Because the labels are attached to the ext4 filesystems, the first two remain completely invisible as long as the partitions haven't been decrypted. This means that, in the meantime, the LUKS containers have no labels. This is particularly annoying when using GNOME (automount), in which case the partitions appear as "x GB Encrypted" and "y GB Encrypted" until I decide to unlock them.
This isn't really a blocking problem, but it's quite annoying, since I really like my labels and would love to see them appear even when my partitions are still encrypted.
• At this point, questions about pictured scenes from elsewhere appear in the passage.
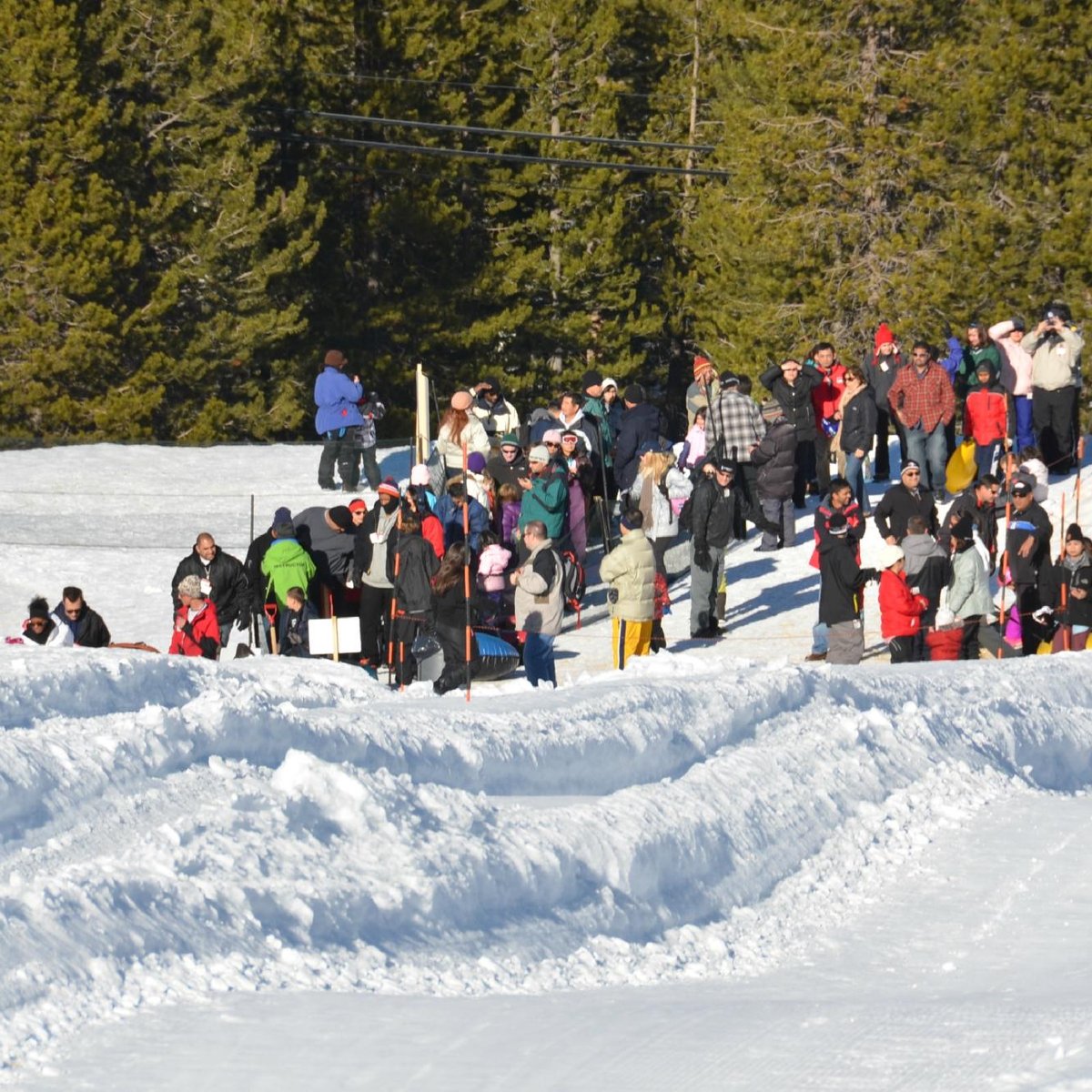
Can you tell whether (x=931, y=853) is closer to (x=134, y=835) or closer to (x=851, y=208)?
(x=134, y=835)

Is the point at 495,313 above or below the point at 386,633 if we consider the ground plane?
above

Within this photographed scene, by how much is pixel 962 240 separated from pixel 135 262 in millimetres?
13083

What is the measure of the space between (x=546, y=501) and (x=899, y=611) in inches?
123

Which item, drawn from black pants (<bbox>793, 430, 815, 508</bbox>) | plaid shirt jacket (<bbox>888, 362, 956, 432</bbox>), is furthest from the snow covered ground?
black pants (<bbox>793, 430, 815, 508</bbox>)

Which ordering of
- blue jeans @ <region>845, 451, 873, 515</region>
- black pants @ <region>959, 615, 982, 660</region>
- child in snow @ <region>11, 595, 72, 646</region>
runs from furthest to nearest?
1. blue jeans @ <region>845, 451, 873, 515</region>
2. black pants @ <region>959, 615, 982, 660</region>
3. child in snow @ <region>11, 595, 72, 646</region>

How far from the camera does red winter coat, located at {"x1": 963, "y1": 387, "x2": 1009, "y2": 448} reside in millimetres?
20375

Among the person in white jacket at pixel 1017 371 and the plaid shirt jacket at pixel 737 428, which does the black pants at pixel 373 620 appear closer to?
the plaid shirt jacket at pixel 737 428

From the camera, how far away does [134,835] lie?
8320 mm

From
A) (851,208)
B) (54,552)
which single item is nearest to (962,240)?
(851,208)

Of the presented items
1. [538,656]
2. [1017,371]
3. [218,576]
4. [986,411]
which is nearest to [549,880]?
[538,656]

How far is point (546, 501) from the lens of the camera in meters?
17.3

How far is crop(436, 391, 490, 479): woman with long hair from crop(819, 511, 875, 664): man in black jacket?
397cm

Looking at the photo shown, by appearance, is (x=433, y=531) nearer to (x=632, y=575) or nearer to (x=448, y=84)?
(x=632, y=575)

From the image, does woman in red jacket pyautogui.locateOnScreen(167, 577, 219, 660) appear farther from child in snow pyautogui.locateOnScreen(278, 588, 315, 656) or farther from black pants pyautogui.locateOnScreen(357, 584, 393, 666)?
black pants pyautogui.locateOnScreen(357, 584, 393, 666)
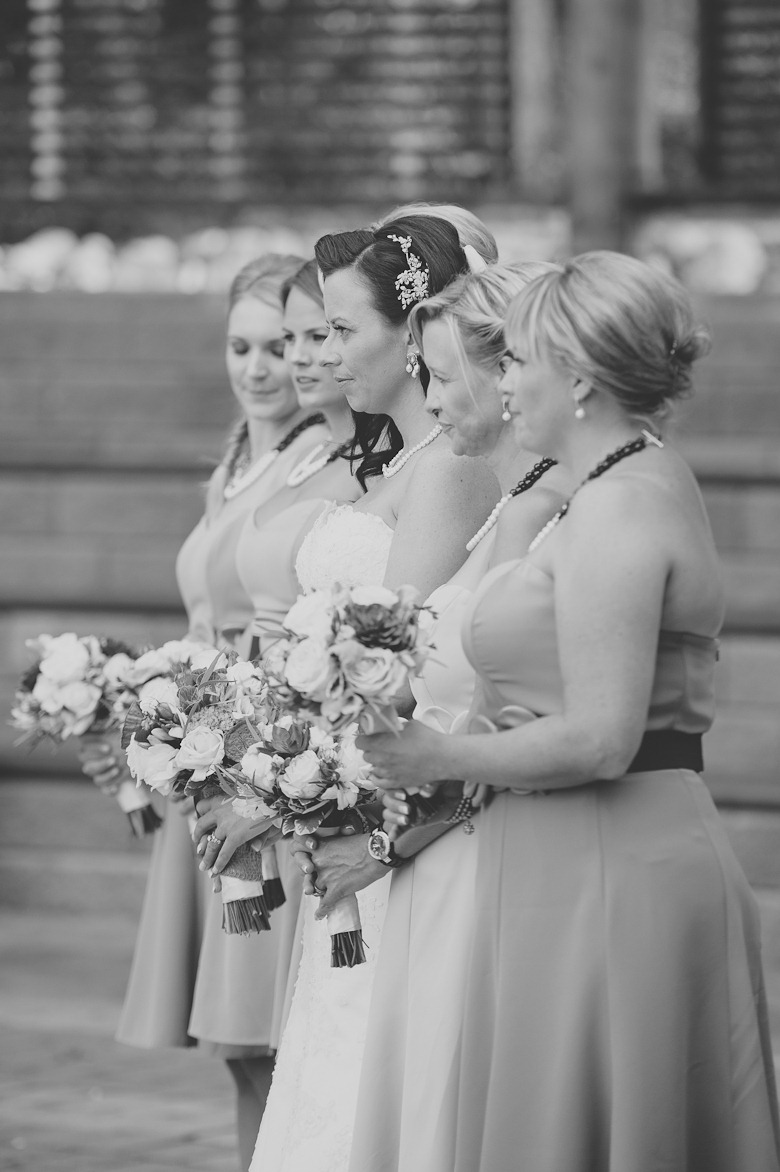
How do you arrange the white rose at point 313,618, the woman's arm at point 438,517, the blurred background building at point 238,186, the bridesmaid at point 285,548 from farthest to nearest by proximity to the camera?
the blurred background building at point 238,186, the bridesmaid at point 285,548, the woman's arm at point 438,517, the white rose at point 313,618

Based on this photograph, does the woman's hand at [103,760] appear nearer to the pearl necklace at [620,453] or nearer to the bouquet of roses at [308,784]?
the bouquet of roses at [308,784]

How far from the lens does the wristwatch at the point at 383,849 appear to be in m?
3.32

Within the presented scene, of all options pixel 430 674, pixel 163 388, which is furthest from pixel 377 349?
Result: pixel 163 388

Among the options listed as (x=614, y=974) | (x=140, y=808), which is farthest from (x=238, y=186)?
(x=614, y=974)

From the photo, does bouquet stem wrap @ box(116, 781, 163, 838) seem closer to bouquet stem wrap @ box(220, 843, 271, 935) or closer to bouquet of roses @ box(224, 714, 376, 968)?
bouquet stem wrap @ box(220, 843, 271, 935)

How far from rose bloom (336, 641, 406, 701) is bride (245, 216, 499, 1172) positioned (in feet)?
2.07

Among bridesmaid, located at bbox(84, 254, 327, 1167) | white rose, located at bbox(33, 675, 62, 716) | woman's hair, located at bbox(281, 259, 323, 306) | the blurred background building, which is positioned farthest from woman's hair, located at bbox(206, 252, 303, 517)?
the blurred background building

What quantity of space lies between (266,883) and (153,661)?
0.77 metres

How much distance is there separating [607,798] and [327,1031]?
3.31 feet

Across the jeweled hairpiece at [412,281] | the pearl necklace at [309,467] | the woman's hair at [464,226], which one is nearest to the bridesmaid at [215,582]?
the pearl necklace at [309,467]

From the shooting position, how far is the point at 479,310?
3344 mm

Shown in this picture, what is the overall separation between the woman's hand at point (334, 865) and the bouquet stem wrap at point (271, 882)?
27 cm

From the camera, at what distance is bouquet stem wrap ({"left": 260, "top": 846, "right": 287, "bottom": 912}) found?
372 cm

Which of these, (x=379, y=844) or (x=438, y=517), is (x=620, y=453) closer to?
(x=438, y=517)
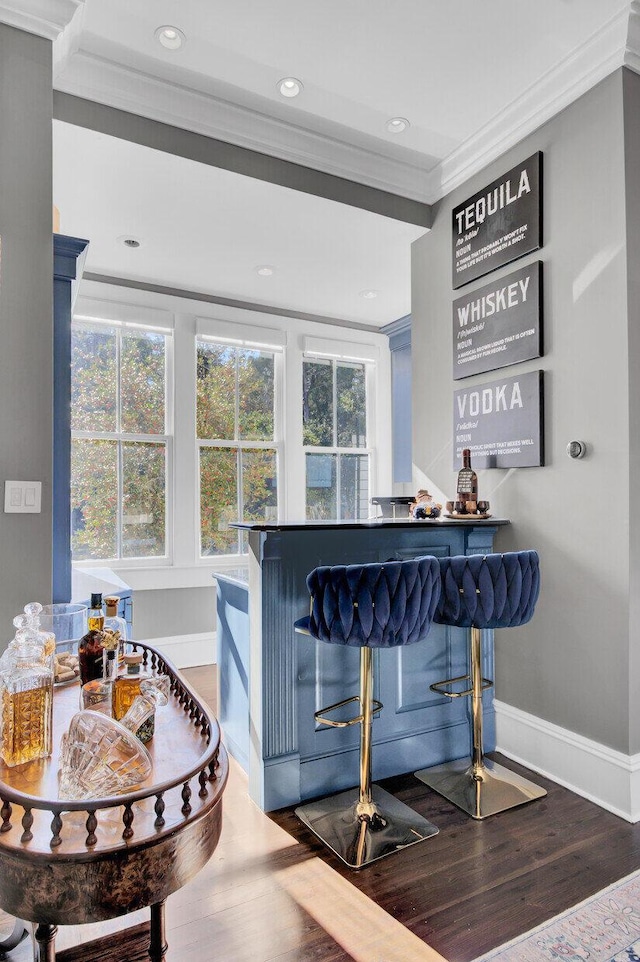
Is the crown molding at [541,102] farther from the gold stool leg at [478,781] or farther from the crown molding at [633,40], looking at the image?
the gold stool leg at [478,781]

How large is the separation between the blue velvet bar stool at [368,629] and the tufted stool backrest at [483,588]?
0.57 ft

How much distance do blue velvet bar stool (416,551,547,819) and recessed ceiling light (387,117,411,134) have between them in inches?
82.3

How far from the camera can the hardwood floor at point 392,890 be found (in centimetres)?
153

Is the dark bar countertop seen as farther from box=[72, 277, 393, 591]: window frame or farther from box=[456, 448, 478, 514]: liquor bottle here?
box=[72, 277, 393, 591]: window frame

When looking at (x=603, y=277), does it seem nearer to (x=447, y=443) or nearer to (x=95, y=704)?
(x=447, y=443)

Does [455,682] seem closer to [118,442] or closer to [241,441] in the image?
[241,441]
Therefore, is there a way to attach labels to dm-crypt+LUKS containers, just like we attach labels to ext4 filesystems? Does the dm-crypt+LUKS header have some room for that, and if so, how may I set a label?
Note that I don't want to expose my ext4 labels before decryption, that would be silly. I'd like to add other labels to the containers, which could appear while the ext4 labels are hidden.
-
Admin over 8 yearsWas the USB drive partitioned with MBR or GPT? I believe you can label GPT partitions, which may help you. -
Admin over 8 yearsI lied (well partially) - I created a GPT partition on an USB stick and used
gdiskto give that partition a label. When I then created a filesystem on that partition, GNOME only recognised it as a "501 MB Volume". So while you can label it, GNOME doesn't recognise partition labels; only filesystem labels. -
Admin over 8 years@garethTheRed You checked at the same time as I did then! I reformatted my drive using GPT (I had used
fdisk's default MBR mode), and partition names don't appear in GNOME. However, the question wasn't really GNOME-specific, and while the GPT names trick acts at a lower level, this might still be a valid solution to the problem I described. I'll wait a bit more to see if someone has a solution acting at the LUKS level, but I think GPT partition names could be the content of a valid answer. -
Admin over 8 yearsLUKS volumes don't have a name. They only get assigned one when the device is mapped, which can't happen until you've supplied the key. Your only solutions are to find some way to tell Gnome about some name that isn't “physically” attached to the volume, or to give a name to an encompassing volume (e.g. the partition). P.S. This question is fine here, and would be off-topic on Information Security since it isn't about security, it's about using an end-user tool that happens to do something security-related.
-
Admin over 7 yearsIf you set a partition label, you'll get an appropriately-named symlink in
/dev/disk/by-partlabel. I know that doesn't help for tools that don't look there, but it does give a stable path you can use in scripts and such.
-
yorkshiredev over 8 yearsWorks like a charm! Even though I would have preferred a solution which involves storing the information on the removable media, I'm afraid I'll have to stick with some system-specific configuration after all. Besides, the question had become rather specific once GNOME got involved: I'm quite glad someone found a solution which doesn't depend on its behaviour.
-
yorkshiredev about 8 yearsThank you, but unfortunately this cannot work with LUKS containers, which conceal every bit of information about their inner filesystems (including their labels). The idea here was to name the LUKS container, not what's hidden inside it, so that the name would appear even when the container is still encrypted :p (see my 2nd paragraph)
-
Torin over 4 yearsMight be worth specifying that this only works for LUKS2 headers, but definitely the best solution
-
Yuri Sucupira over 2 yearsI wanted to label both the container (i.e. luks) partition and the encrypted/contained (i.e. ext4) one. Kristóf's answer helped me label the container partition and your answer helped me label the encrypted/contained one (after I "opened" it by providing its password). Thanks.